The matrix presented above seems to be the specific case of Vandermonde determinant:

$$\begin{vmatrix} 1 & x_1 & ... & x_1^{n-1}\\ 1 &x_2 & ... & x_2^{n-1}\\ ... & ... & ... & ...\\ 1 & x_n & ... & x_n^{n-1} \end{vmatrix}=\prod_{i, j}(x_i - x_j), \forall (1 \leq i \leq n) \land (1 \leq j \leq n)$$

I'm trying to prove the specific case to then generalize it for arbitrary Vandermonde matrices.

# My incomplete "proof"

Since determinant is a multilinear alternating function, it can be seen that adding a scalar multiple of one column (resp. row) to other column (resp. row) does not change the value (I omitted the proof to avoid too much text).

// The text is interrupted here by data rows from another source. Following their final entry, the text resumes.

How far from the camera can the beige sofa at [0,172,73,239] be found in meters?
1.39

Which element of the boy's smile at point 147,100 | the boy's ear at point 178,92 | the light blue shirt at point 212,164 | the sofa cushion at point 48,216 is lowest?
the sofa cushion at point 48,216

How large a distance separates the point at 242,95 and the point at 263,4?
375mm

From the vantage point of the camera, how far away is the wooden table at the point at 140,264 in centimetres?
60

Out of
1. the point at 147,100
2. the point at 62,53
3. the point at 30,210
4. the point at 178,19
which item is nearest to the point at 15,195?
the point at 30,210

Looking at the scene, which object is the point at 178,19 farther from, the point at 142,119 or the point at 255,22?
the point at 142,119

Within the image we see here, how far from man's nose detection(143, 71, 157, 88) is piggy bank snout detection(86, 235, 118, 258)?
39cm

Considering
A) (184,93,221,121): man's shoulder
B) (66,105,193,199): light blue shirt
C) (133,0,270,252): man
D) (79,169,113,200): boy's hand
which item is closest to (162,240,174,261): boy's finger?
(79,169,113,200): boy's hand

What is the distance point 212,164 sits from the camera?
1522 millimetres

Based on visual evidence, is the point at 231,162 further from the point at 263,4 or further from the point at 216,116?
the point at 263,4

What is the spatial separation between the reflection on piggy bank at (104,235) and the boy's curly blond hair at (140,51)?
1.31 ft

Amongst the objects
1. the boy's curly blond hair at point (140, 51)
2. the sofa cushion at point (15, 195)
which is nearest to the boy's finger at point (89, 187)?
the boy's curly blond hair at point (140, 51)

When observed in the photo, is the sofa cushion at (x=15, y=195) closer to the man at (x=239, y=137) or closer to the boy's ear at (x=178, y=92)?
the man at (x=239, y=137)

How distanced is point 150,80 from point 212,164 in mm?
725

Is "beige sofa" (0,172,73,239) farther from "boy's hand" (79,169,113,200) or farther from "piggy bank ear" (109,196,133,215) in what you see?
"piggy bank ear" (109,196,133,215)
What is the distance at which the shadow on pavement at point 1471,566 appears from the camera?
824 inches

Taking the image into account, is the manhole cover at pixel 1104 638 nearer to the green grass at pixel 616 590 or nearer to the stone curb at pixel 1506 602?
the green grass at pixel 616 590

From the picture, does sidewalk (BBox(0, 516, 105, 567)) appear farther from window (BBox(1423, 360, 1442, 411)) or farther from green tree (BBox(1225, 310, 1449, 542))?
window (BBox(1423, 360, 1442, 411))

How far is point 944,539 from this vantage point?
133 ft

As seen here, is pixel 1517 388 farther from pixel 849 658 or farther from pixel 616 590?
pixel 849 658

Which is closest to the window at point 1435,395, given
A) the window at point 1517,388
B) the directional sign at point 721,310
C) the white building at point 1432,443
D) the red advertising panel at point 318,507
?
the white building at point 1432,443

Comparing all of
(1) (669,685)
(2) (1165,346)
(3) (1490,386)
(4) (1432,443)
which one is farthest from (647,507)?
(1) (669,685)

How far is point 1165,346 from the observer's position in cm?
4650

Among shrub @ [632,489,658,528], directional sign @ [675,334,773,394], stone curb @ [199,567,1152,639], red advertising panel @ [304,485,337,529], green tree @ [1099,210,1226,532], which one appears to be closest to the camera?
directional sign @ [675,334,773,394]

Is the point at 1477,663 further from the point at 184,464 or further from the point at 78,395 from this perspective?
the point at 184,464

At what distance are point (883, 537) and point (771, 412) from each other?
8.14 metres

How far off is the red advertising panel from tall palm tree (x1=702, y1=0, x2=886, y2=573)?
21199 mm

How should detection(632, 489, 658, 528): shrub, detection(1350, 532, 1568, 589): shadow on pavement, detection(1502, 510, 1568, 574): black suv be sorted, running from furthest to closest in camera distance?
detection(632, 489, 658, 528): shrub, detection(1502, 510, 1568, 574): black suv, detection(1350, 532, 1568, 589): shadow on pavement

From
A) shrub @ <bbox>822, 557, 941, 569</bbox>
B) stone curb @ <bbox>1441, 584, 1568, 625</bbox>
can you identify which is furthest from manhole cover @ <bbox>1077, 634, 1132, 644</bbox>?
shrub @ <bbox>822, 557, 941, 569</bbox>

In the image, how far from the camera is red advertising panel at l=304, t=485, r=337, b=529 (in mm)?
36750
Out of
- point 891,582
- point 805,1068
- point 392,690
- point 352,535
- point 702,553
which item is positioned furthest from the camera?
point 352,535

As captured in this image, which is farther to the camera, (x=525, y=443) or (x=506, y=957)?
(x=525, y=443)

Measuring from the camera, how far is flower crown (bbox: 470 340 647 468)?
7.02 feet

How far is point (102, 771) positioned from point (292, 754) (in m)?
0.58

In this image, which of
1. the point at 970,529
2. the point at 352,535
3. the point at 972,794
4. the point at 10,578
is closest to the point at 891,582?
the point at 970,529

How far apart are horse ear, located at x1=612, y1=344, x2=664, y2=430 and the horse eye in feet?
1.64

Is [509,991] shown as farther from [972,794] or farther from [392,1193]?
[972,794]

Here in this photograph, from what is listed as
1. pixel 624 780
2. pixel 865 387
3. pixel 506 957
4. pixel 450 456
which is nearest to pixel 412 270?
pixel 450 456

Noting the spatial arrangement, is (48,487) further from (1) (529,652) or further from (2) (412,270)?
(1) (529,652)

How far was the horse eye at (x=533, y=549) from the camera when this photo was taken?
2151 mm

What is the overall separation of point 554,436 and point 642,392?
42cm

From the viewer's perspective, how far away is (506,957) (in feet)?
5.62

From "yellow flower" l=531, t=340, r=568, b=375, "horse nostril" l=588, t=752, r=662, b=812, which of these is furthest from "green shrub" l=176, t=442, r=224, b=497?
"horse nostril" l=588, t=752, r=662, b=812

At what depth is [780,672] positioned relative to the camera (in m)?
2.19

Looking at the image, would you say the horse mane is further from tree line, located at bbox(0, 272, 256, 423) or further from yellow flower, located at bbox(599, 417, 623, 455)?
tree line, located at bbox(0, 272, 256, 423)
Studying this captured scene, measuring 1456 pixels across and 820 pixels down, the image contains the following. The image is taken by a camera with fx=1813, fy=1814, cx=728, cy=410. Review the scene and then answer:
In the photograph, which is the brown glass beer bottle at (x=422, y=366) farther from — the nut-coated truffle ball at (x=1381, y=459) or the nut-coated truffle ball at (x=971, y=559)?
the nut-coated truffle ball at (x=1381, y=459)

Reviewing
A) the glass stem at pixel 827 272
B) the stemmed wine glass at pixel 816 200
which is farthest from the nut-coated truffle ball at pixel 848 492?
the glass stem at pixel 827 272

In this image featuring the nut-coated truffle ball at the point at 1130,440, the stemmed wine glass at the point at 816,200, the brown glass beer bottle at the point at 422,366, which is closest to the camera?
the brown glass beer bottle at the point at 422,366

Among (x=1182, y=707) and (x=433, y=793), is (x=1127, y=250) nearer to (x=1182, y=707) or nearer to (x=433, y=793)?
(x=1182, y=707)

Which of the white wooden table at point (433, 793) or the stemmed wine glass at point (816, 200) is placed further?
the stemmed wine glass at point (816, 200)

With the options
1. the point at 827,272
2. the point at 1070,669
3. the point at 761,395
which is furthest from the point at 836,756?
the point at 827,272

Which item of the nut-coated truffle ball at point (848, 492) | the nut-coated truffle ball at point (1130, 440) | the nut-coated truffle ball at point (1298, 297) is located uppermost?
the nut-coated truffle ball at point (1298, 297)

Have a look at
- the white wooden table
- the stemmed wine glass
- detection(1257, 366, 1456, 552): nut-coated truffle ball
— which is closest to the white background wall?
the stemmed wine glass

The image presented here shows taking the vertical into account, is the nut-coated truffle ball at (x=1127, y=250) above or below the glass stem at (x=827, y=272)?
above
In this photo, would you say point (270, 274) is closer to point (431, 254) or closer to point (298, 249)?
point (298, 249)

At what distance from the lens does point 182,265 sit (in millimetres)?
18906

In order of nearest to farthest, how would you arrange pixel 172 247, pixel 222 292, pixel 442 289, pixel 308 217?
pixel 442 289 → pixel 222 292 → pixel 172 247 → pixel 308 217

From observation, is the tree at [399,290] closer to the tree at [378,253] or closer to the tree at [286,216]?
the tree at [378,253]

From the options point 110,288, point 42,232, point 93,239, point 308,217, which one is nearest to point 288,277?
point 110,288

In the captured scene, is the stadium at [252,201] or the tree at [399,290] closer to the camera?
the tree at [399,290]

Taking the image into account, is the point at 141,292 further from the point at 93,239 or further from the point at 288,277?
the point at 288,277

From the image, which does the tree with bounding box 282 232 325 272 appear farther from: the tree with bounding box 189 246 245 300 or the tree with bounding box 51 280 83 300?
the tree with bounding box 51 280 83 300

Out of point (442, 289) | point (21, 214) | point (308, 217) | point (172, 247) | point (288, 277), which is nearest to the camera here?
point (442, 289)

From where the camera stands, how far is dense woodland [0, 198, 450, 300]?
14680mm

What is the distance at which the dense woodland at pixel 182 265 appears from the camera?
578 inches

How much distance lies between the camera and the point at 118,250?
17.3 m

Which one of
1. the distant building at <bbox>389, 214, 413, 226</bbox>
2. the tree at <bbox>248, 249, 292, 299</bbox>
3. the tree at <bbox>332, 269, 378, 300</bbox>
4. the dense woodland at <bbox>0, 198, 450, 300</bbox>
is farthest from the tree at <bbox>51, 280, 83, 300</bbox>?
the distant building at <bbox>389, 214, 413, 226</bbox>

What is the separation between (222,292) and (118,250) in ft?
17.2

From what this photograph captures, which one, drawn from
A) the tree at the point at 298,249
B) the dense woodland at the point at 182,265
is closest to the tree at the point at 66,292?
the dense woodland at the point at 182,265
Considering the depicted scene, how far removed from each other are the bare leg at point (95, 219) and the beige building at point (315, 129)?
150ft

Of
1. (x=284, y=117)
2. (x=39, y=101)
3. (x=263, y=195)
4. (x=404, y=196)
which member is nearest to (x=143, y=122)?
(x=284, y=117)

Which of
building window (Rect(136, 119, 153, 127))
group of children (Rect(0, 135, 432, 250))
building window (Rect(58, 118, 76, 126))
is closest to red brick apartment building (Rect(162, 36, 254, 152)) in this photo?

Thus considering that $$x_1$$ is a scalar, we can multiply each column but the last one of our specific Vandermonde matrix by $$x_1$$ and then starting from right to left subtract $$n-1$$th column from $$n$$:

$$\begin{vmatrix} 1 & x_1 & x_1^2\\ 1 &x_2 & x_2^2\\ 1 & x_3 & x_3^2 \end{vmatrix}=\begin{vmatrix} x_1 & 0 & 0 \\ x_1 & x_2 - x_1 & x^{2}_2 - x^{2}_1\\ x_1 & x_3 - x_1 & x^{2}_3 - x^{2}_1 \end{vmatrix}$$

Then using the expansion rule along the first row (since all the elements in it but $$x_1$$ are zero):

$$... =x_1\begin{vmatrix} x_2 - x_1 & x^{2}_2 - x^{2}_1\\ x_3 - x_1 & x^{2}_3 - x^{2}_1 \end{vmatrix}=(x_1x_2-x^2_1)(x^2_{3}-x^2_1)-(x^{2}_2x_1 - x^{3}_1)(x_3x_1 - x^2_1)$$

The first expansion seems interesting because it contains $$x_2 - x_1$$ and $$x_3 - x_1$$ (which are first two factors of specific Vandermonde matrix), but further expansion does not give satisfying results.

Question:

Is this a good simple start of inductively "proving" relation between Vandermonde matrix and its factors? If so what does it lack to show the complete result? Did I make mistake during evaluation?

Thank you!

• The formulae do not reflect the operations you describe. Aug 17, 2019 at 19:24
• @Bernard I apologize, I can't understand your statement properly, do you mean that I incorrectly applied expansion formula along the first row? Aug 17, 2019 at 19:26
• No. I mean the operations you describe do not lead to what is in the right matrix (first equation). Aug 17, 2019 at 19:29
• I think I made a mistake in description, I should've said multiply all columns but the final one with $x_1$, and then other operations described would lead to the right matrix, correct? Aug 17, 2019 at 19:34
• I don't think so. What you should do is subtract $x_1\times$ the first column from the second column, and subtract $x_1^2\times$ the first column from the third. Aug 17, 2019 at 19:41

The general proof is not difficult.

From the definition of a determinant (sum of products), the expansion must be a polynomial in $$x_1,x_2,\cdots x_n$$, of degree $$0+1+2+\cdots n-1=\dfrac{(n-1)n}2$$, and the coefficient of every term is $$\pm1$$.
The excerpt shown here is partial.